A the end of September, Mr. Johns filed requests for records on City Council candidate Elizabeth Lewis' home construction project, police department expense accounts, Councilman Charles Marsala's investigation of Mr. Johns, and all communications between the former police chief, former interim city manager, and two other town staffers — among other things.
It's the latest salvo in the municipal drama that started with the audits of Atherton's busy building department in 2006, and has been punctuated by lawsuits, civil grand jury investigations and the departure of high-level staff.
Mr. Johns alleges that his firing in October 2007 was in retaliation for digging up information on problems in the building department.

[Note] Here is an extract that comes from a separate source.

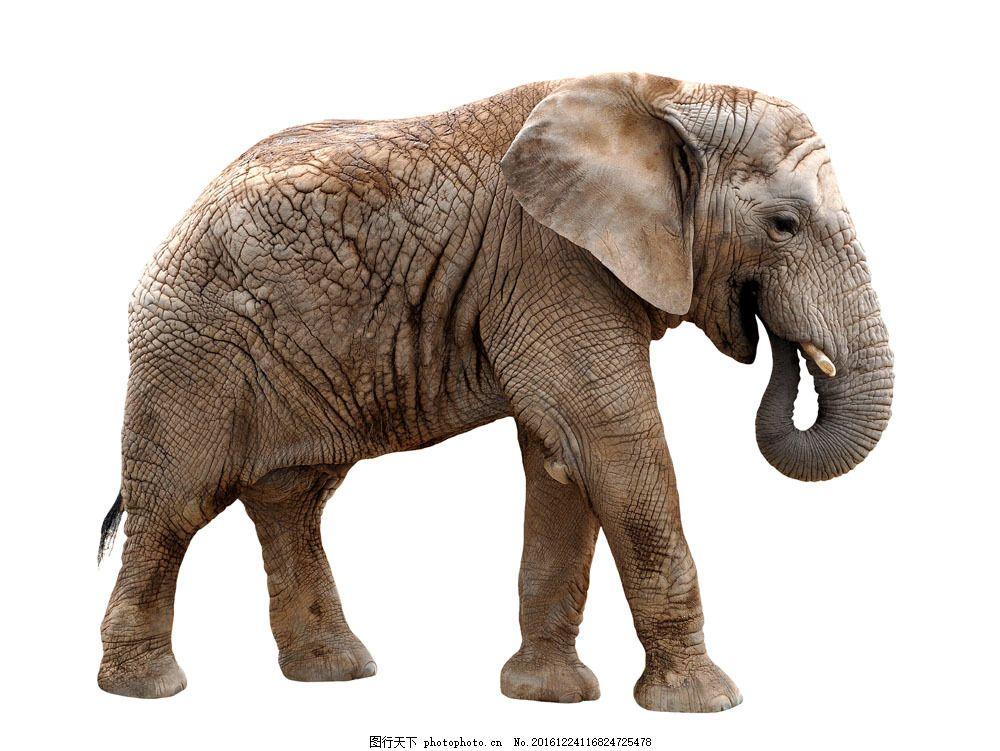 向右行走的大象 向右行走的大象图片素材 野象 动物 野生动物 动物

"What motivated me to file the ... request was that I felt Charles Marsala had made one statement too many that I consider to be derogatory in nature," Mr. Johns told The Almanac.

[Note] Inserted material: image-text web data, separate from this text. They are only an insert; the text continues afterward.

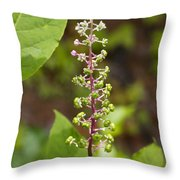 Poke Sallet Blossom Spire - Phytolacca Acinosa  Throw Pillow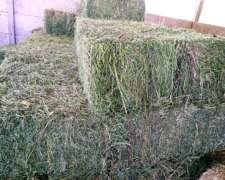 6heno, Fardos de Alfalfa o Pastura Reigrass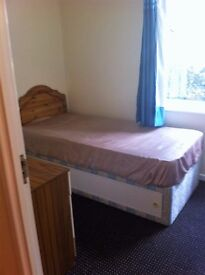 Single room in ground floor flat - available immediately!!!!!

Mr. Johns took issue with Mr. Marsala's recent comments praising City Attorney Marc Hynes for "putting Mr. Johns on the defensive" by asking the San Mateo County District Attorney's Office to investigate Mr. Johns for allegedly using town time and resources for his outside consulting jobs.
The district attorney's office declined to press charges, but while the investigation was ongoing this spring, Mr. Johns was forced to withdraw his wrongful termination lawsuit or risk incriminating himself in the criminal investigation.

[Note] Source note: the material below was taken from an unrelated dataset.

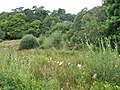 Wetland, Gartcharran - geograph.org.uk - 529832.jpg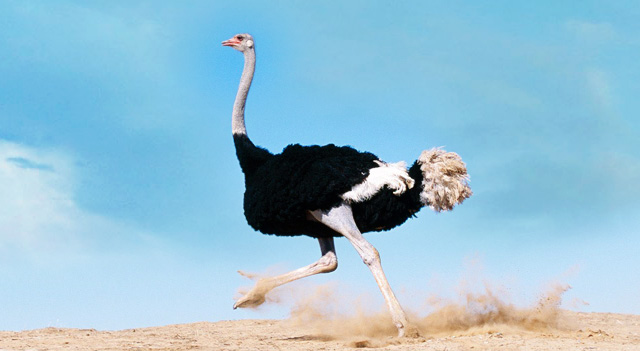 Ostrich Bird Running In Desert Area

Mr. Johns re-filed the lawsuit in June, alleging that his civil rights were violated, but withdrew it in August.
"I would hope that Councilman Marsala learns to be more judicious with his comments to the press, and by doing so, he's less likely to jeopardize his own career," Mr. Johns said.
Mr. Marsala objected to Mr. Johns' claim that he launched his own investigation into Mr. Johns' conduct at the same time that the town was doing its personnel investigation.
"I don't know if I did an investigation. I requested his credit card charges, which we should be looking at anyway, and then some purchase orders," Mr. Marsala said. "I backed those up with a couple of e-mails. I didn't interview any people."
Mr. Marsala said he's concerned by the scope of Mr. Johns' records request, and questions how he knows of the existence of some of the documents he is requesting.
"I feel it's a ploy to have the town encumber a huge expense (filling the records request) in order to seek a settlement from us," Mr. Marsala said.
Ms. Lewis, the council candidate, said she was shocked to learn that permits and documents associated with the construction of her home were part of Mr. Johns' records request.
"I can only suspect that, in some way, he's trying to dig something up to discredit me or slander me, because I'm running for town council," she said.
Ms. Lewis said she was unaware of any problems regarding the tear-down of most of her old house at the corner of Alejandra and Emilie avenues.
"We built a house according to all zoning and building code regulations that the town of Atherton required us to," she said. "Mike Wasmann, who's now the head building official, was our regular inspector and he signed off on all the building permits."
Mr. Wasmann confirmed to The Almanac that he's unaware of any problems or questions regarding Ms. Lewis' building project. Calculating fees and checking for zoning issues would have been handled by then-building official Mike Hood, he said.
Mr. Johns said he discovered apparent discrepancies in the building department's electronic permit records, having to do with the permit extension, scope of the work and features of the residence.
"Perhaps these apparent anomalies are nothing more than harmless technical violations or shoddy record-keeping on the part of the Building Department," he said in an e-mail to Ms. Lewis that he forwarded to The Almanac.
It's not the first time the legality of completed home construction projects have been questioned. Similar allegations were made about remodeling projects done by council members Marsala and Jim Janz, and an anonymous letter to the Planning Commission in July 2007 made public the fact that a portion of former Councilman Alan Carlson's roof peak was 7 inches over the town's height limit.